Doch dieser Primitiv stirbt langsam aus. Suchmaschinen wie Google machen ihm den Garaus. Dank maschinellem Lernen und künstlicher Intelligenz werden die alten SEO-Regeln eingerissen und die natürliche Sprache bricht sich wieder ihre Bahn. Storytelling ist in, Keyword-Vergewaltigung und Primitiv sind out. Doch ganz lässt sich der SEO in uns allen nicht aussperren. Neue Tools mussten her, um auf der neuen deutschen Welle mitsurfen zu können. Content-Editoren wurden geboren, die Textern und Redakteuren das Leben erleichtern sollen. WDF*IDF wurde zu SEOs Traum – und Texters Albtraum.

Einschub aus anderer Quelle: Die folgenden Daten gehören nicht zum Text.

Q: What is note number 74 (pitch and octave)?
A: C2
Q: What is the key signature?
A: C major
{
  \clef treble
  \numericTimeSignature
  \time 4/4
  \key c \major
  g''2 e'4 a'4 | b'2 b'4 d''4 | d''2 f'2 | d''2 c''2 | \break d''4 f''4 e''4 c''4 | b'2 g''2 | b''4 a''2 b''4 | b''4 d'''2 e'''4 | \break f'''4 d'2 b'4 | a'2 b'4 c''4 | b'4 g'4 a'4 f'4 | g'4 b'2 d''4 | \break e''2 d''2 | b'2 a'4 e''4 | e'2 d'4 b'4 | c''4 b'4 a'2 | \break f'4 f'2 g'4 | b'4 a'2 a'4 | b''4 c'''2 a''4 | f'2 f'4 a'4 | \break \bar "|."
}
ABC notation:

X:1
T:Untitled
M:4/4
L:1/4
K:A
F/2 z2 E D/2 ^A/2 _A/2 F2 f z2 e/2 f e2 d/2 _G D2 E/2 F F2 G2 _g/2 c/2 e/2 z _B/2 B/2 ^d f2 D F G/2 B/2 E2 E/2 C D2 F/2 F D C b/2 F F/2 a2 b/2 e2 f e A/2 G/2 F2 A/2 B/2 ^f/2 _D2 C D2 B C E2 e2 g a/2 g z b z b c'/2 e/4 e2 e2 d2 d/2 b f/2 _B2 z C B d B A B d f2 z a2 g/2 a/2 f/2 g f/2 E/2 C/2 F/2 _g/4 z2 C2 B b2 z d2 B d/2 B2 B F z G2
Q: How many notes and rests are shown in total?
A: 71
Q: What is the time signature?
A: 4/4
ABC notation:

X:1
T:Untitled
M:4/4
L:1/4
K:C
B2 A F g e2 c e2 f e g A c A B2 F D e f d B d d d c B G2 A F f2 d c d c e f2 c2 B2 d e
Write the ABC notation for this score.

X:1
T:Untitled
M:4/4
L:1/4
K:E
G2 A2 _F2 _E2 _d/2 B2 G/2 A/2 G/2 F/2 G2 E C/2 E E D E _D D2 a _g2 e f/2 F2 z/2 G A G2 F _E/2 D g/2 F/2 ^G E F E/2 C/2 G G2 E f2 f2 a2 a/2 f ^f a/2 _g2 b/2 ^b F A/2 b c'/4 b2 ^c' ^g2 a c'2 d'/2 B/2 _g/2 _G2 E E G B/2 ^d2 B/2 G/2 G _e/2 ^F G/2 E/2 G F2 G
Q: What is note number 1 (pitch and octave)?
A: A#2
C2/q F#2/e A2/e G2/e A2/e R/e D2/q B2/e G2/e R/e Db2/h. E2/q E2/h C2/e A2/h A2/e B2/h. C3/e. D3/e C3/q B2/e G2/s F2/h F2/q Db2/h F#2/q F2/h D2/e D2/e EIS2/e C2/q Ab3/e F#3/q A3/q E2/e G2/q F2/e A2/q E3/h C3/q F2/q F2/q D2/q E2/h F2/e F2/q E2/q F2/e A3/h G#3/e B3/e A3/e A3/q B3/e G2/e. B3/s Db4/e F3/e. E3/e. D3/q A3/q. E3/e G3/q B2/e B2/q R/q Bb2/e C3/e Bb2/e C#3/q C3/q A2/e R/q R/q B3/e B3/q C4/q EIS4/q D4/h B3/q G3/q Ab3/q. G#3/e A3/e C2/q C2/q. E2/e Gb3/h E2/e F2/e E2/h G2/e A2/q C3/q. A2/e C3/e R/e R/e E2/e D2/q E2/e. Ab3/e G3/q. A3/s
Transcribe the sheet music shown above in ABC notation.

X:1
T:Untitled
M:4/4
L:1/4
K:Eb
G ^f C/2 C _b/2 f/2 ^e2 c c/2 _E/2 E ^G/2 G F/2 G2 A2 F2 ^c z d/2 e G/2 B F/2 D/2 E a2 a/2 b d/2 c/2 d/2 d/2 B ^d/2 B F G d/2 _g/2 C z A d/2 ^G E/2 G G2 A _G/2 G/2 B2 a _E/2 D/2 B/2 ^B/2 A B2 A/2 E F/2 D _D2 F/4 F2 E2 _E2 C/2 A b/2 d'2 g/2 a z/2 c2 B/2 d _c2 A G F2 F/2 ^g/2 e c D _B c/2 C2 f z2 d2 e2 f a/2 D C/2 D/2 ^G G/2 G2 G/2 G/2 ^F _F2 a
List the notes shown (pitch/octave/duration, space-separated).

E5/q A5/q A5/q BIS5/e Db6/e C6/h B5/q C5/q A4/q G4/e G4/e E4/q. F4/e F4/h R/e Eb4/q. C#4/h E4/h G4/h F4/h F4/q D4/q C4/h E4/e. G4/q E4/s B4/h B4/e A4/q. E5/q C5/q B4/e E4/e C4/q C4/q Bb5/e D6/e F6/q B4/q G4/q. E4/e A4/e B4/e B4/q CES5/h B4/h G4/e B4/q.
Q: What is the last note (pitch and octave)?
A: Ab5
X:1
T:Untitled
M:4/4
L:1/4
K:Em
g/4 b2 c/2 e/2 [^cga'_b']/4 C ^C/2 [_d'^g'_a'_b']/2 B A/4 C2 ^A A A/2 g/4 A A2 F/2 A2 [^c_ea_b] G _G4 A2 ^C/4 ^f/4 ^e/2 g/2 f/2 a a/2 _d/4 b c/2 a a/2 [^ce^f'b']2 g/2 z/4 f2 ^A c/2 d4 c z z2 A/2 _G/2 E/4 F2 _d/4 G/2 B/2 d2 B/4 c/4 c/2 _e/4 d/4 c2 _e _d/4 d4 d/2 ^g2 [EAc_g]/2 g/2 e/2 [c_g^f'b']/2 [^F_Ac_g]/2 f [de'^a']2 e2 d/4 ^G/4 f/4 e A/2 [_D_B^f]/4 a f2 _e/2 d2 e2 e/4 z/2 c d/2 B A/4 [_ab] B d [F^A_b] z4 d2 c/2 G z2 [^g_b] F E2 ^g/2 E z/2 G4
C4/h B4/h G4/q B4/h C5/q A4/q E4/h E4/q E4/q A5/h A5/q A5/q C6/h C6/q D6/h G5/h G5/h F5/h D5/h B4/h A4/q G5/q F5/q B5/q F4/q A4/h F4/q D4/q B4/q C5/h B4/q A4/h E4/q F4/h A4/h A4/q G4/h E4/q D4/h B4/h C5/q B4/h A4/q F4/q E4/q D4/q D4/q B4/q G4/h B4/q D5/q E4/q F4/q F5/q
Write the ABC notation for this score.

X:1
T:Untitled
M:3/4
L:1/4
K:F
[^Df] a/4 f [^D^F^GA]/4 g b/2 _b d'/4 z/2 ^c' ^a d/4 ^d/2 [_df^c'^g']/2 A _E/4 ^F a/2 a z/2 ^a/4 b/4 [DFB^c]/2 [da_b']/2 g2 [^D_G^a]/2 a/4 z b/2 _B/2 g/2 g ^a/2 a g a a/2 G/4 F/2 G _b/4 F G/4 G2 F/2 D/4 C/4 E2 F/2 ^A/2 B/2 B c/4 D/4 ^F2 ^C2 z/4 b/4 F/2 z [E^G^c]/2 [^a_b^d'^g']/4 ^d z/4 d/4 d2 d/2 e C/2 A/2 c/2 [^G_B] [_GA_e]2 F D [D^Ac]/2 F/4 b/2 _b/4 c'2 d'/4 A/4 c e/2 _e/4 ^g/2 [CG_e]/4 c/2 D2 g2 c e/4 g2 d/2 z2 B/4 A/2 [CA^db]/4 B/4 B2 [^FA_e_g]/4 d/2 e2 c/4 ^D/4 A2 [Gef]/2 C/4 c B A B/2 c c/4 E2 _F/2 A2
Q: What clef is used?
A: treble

PS: Diese Tool-Schelte erfolgt mit einem lachendem und einem weinendem Auge. Ohne die Hilfe des SEO-Text-Editors und seiner Keyword Vorschläge, wäre ich nie auf die Idee zu diesem Artikel gekommen. Diese Tools können einen Texter beim Denken und Schreiben einschränken. Sie können aber auch Worte einen Reigen der Kreativität tanzen lassen.

4 Gedanken zu “Die neue Seo-Grammatik und ihr primitiver Sterbe-Fall

  1. Guter Artikel. Noch nie haben wir beim Schreiben auf Tools gehört. Die jucken uns gar nicht. Das wir schon immer für unsere Kunden bzw. deren Kunden und deren Bedürfnisse geschrieben haben zahlt sich seit langem enorm aus!! Dank an unsere Redaktion – alles richtig gemacht. Einfach für den Leser schreiben und fertig. Das geht auch unter Einbeziehung von Marketing, Vertrieb etc. Isch schwör alder! Das get!

  2. Hi Gerald,

    Klasse Text, der das seologisch Wichtigste zum Thema enthält – wobei bei Dir der Inhalt mal wieder unschlagbar ist. Ick freu mir wirklich, mal wieder was von Dir zu lesen.

    Meinen seo-marketing-blog.de habe ich anlässlich der DSGVO-Spinnereien spontan dicht gemacht und umgeleitet. Sonst wäre ich diesen Dezember (wie Du schon im September) auch beim 13ten Jubiläum angekommen. Schön, dass Du trotz aller Widrigkeiten durchgehalten hast ;-)

    SEOldie-Grüße vom Berliner Randacker,

    Frank

  3. Schöner Artikel Gerald!
    Man sollte nicht auf Tool setzten, denn bei der jetzigen SEO Entwicklung sind diese schnell veraltet. Stattdessen einfach guten Content schreiben, und dadurch Verweildauer etc. zu erhöhen.